Notable outcomes of PFG annual meetings
             There have been many notable outcomes over the past thirty-three years.  A recent and especially important one has been our work bringing attention to Martha Schofield, the notable late 19th/early 20th Quaker educator of recently freed African American men, women, and children after the Civil War, and, subsequently, well into the twentieth century.  Martha Schofield School was located in Aiken, South Carolina.  PFG took on this ongoing project, including the making of a film on the Quaker educator, through the challenge of Chuck Fager, of Snow Camp, North Carolina.  Fager was our keynote speaker at PFG 2016.

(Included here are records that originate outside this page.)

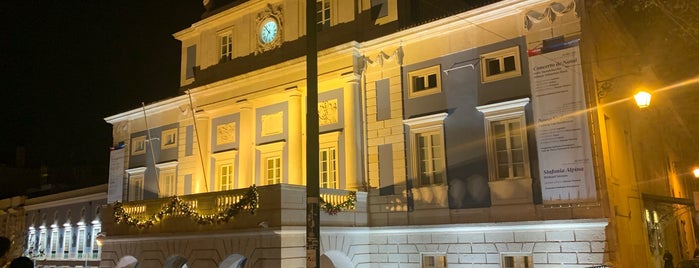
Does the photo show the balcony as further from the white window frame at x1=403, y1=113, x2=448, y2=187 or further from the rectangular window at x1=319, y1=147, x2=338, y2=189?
the white window frame at x1=403, y1=113, x2=448, y2=187

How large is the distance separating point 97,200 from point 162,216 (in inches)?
721

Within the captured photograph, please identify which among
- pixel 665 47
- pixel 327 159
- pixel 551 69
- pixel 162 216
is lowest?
pixel 162 216

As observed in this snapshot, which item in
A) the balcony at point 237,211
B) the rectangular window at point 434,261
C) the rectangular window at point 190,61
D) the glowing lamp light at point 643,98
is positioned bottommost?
the rectangular window at point 434,261

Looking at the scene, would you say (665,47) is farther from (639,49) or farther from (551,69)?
(551,69)

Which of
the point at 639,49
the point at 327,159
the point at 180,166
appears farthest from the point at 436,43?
the point at 180,166

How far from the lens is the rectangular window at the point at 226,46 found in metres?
26.2

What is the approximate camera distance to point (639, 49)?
2406 cm

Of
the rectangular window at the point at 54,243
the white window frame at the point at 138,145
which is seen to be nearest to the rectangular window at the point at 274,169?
the white window frame at the point at 138,145

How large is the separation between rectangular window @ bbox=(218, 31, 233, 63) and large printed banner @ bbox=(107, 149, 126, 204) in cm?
841

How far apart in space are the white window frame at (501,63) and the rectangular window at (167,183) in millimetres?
15786

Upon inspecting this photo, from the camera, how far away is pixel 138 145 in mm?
29828

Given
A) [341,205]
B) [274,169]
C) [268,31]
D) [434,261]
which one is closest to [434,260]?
[434,261]

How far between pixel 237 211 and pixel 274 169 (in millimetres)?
5233

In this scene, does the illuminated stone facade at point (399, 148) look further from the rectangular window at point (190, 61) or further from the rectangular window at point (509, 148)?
the rectangular window at point (190, 61)
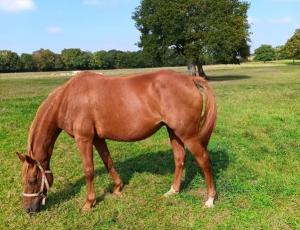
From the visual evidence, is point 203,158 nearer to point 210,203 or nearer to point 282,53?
point 210,203

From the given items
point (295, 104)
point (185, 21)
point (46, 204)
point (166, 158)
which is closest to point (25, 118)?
point (166, 158)

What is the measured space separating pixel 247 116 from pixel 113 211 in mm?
8193

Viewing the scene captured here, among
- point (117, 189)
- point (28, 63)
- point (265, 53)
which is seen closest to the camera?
point (117, 189)

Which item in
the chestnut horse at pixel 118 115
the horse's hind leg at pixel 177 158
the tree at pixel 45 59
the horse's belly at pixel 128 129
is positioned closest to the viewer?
the chestnut horse at pixel 118 115

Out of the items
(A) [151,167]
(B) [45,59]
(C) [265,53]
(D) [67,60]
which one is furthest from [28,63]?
(A) [151,167]

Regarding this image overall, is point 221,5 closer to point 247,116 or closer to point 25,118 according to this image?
point 247,116

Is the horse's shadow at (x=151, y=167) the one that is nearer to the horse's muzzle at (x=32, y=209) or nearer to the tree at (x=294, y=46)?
the horse's muzzle at (x=32, y=209)

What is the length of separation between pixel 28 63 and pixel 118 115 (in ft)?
278

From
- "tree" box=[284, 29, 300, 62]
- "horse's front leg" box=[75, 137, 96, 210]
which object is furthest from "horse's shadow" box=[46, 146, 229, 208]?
"tree" box=[284, 29, 300, 62]

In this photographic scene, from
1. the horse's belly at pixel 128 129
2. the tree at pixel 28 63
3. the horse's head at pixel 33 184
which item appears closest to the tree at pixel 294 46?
the tree at pixel 28 63

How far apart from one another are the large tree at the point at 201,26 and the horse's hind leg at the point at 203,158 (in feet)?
96.1

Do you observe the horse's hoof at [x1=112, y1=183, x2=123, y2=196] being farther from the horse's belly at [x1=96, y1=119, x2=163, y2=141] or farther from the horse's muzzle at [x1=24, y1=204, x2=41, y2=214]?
the horse's muzzle at [x1=24, y1=204, x2=41, y2=214]

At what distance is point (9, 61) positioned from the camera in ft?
273

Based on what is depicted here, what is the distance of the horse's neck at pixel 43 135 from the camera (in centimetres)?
554
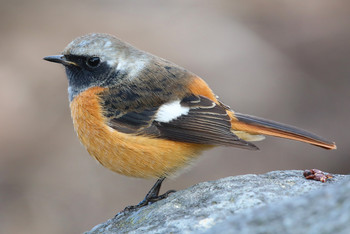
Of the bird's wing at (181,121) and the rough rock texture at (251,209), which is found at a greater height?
the bird's wing at (181,121)

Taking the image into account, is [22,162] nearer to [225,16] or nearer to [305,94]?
[305,94]

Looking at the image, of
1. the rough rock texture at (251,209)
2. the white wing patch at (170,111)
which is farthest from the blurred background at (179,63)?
the rough rock texture at (251,209)

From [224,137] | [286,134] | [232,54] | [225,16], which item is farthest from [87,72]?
[225,16]

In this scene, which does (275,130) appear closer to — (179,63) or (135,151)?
(135,151)

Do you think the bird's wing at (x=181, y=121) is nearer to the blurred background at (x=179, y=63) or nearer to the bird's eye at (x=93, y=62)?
the bird's eye at (x=93, y=62)

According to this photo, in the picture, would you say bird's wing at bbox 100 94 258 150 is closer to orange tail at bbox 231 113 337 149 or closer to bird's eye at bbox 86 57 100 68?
orange tail at bbox 231 113 337 149

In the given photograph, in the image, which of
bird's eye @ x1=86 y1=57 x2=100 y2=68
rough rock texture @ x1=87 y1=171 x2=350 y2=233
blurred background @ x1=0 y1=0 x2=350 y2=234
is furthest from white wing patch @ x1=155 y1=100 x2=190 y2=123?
blurred background @ x1=0 y1=0 x2=350 y2=234
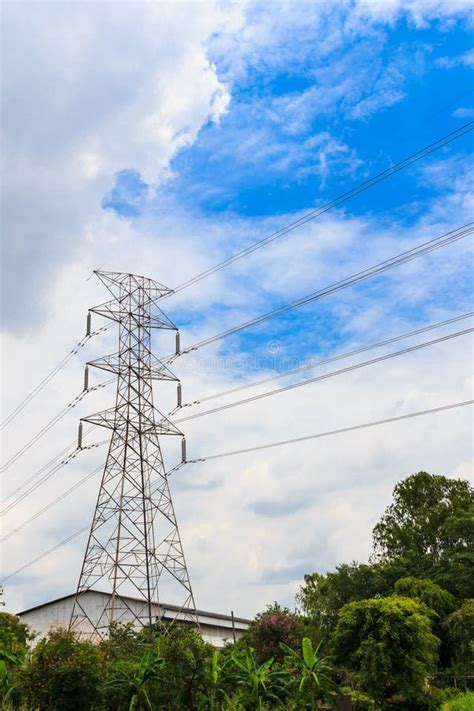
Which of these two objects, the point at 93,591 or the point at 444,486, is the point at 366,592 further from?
the point at 93,591

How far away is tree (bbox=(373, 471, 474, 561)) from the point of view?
54188 millimetres

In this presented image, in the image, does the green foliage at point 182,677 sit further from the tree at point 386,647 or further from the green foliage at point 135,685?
the tree at point 386,647

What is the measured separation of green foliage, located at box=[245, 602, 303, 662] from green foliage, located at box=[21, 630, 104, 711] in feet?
48.2

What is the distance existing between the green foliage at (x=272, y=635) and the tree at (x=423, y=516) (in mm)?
14357

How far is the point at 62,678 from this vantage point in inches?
1057

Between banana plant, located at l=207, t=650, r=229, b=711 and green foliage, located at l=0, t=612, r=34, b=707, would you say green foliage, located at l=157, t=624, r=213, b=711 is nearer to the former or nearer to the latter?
banana plant, located at l=207, t=650, r=229, b=711

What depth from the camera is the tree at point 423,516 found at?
54188mm

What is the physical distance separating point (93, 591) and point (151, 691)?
26177 millimetres

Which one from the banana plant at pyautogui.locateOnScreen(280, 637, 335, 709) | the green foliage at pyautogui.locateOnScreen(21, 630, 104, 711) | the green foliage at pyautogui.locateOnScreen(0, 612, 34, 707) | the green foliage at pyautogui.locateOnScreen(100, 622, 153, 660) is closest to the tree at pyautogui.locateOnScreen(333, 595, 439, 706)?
the banana plant at pyautogui.locateOnScreen(280, 637, 335, 709)

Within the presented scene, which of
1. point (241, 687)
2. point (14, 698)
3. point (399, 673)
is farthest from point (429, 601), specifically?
point (14, 698)

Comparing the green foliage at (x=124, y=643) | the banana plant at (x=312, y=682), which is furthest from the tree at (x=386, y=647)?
the green foliage at (x=124, y=643)

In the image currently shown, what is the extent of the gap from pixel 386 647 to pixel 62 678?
50.5ft

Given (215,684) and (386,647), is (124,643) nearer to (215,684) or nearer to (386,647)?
(215,684)

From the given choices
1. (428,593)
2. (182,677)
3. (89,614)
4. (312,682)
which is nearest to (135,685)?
(182,677)
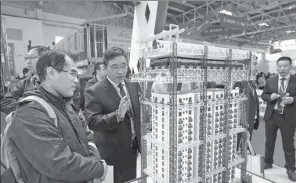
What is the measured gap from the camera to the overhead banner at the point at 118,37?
7864mm

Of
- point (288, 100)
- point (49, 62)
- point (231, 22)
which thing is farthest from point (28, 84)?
point (231, 22)

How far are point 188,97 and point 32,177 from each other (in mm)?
1132

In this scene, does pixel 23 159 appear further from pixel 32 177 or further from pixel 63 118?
pixel 63 118

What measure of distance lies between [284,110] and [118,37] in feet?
20.8

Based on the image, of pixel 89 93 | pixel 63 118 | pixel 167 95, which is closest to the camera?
pixel 63 118

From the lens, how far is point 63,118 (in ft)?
4.15

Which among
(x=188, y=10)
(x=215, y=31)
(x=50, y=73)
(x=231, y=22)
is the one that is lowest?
(x=50, y=73)

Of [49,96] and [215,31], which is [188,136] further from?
[215,31]

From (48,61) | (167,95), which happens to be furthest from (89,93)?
(167,95)

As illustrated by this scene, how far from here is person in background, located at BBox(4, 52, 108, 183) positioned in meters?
1.08

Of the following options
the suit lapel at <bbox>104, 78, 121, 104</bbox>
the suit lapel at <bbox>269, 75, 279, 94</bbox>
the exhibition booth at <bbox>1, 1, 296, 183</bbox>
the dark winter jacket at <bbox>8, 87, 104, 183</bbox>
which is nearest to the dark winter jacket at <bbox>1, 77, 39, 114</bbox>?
the exhibition booth at <bbox>1, 1, 296, 183</bbox>

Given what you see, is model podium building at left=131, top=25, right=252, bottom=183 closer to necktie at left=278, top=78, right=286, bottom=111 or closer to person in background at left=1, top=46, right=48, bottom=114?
person in background at left=1, top=46, right=48, bottom=114

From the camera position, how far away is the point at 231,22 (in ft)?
17.2

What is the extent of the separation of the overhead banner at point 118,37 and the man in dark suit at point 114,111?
5.86 metres
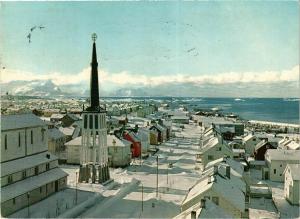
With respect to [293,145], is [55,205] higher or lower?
lower

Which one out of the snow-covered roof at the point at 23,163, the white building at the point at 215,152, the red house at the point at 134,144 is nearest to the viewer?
the snow-covered roof at the point at 23,163

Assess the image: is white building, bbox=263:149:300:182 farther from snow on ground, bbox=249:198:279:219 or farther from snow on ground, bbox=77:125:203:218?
snow on ground, bbox=249:198:279:219

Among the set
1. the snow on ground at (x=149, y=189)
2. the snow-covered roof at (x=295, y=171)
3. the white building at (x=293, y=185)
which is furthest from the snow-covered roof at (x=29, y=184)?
the snow-covered roof at (x=295, y=171)

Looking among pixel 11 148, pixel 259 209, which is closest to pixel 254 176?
pixel 259 209

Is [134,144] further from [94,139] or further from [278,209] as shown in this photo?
[278,209]

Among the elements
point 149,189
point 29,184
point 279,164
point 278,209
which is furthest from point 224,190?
point 279,164

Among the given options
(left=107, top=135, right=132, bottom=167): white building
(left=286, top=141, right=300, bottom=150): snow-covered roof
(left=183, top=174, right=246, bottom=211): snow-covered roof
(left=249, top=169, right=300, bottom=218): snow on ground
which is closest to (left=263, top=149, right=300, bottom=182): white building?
(left=249, top=169, right=300, bottom=218): snow on ground

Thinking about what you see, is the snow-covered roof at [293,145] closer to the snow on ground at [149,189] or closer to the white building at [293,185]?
the snow on ground at [149,189]
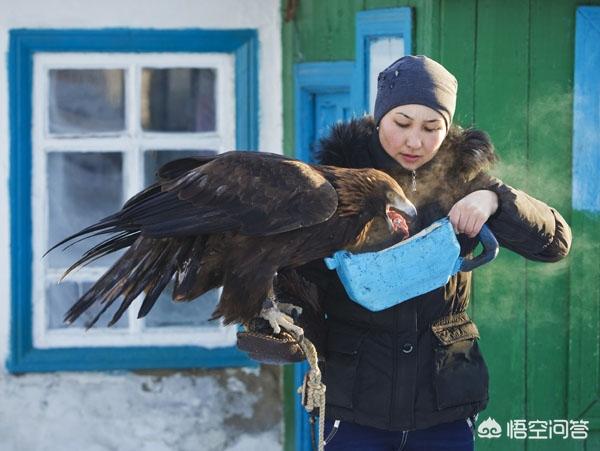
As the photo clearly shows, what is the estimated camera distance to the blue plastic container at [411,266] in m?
3.94

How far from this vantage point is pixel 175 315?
6809 millimetres

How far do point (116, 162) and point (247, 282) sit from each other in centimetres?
273

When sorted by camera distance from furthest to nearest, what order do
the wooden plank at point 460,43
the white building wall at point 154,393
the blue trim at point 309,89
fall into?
the white building wall at point 154,393 < the blue trim at point 309,89 < the wooden plank at point 460,43

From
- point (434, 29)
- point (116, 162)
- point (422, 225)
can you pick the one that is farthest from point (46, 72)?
point (422, 225)

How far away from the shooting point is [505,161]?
18.0ft

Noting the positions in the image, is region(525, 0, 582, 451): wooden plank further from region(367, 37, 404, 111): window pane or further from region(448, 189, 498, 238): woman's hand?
region(448, 189, 498, 238): woman's hand

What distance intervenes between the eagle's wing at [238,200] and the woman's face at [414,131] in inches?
9.2

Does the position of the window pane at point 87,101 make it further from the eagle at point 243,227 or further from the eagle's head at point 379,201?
the eagle's head at point 379,201

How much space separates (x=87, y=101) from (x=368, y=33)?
1.66 m

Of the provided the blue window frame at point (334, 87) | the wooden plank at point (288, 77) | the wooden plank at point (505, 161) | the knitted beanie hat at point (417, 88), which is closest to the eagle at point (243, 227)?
the knitted beanie hat at point (417, 88)

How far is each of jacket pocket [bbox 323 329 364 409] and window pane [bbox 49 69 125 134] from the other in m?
2.89

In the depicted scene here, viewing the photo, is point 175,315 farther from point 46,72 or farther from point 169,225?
point 169,225

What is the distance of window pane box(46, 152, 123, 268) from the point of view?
265 inches

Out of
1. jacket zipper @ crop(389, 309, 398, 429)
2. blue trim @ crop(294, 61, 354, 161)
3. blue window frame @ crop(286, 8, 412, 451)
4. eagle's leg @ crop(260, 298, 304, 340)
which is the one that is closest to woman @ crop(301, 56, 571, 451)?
Result: jacket zipper @ crop(389, 309, 398, 429)
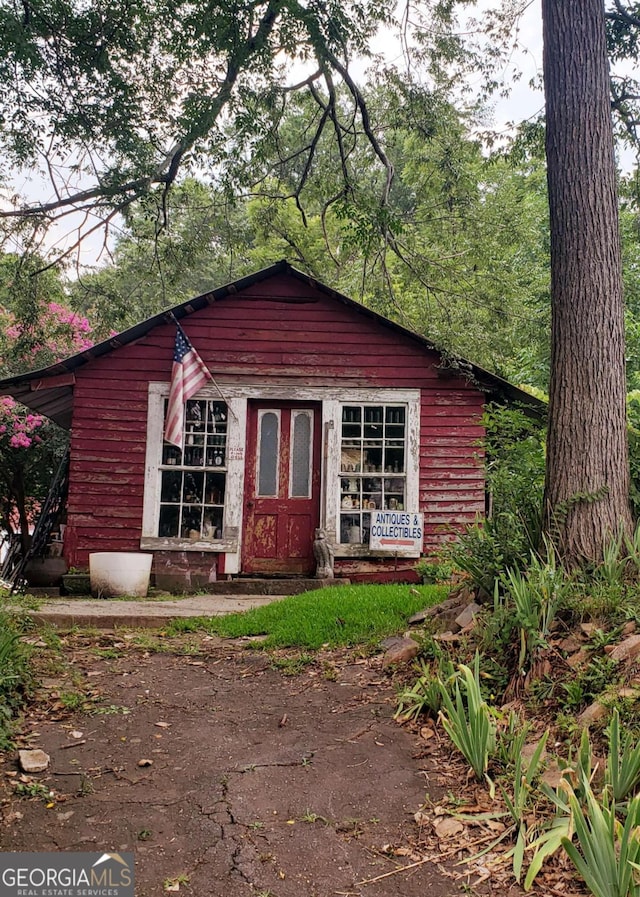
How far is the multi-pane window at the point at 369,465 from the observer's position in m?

Links of PFG to other Friends’ organizations
             Along with its link to and support of Friends General Conference, PFG remains in contact with other Friends groups within the Americas and beyond.  Among the dozen and more of these are Quaker Earth Care Witness, Friends Committee on National Legislation, and American Friends Service Committee.
 
PFG and associated fellowships and yearly meetings
             PFG is associated with a Friends fellowship in North Carolina, that being Piedmont Friends Fellowship.  Additionally, each Friends meeting in South Carolina is associated with one or more yearly meeting.  These are: Southern Appalachian Yearly Meeting, Piedmont Friends Yearly Meeting, North Carolina Yearly Meeting-Conservative, and Southeastern Yearly Meeting.  We also maintain a strong relationship with Quaker House, in Fayetteville, North Carolina.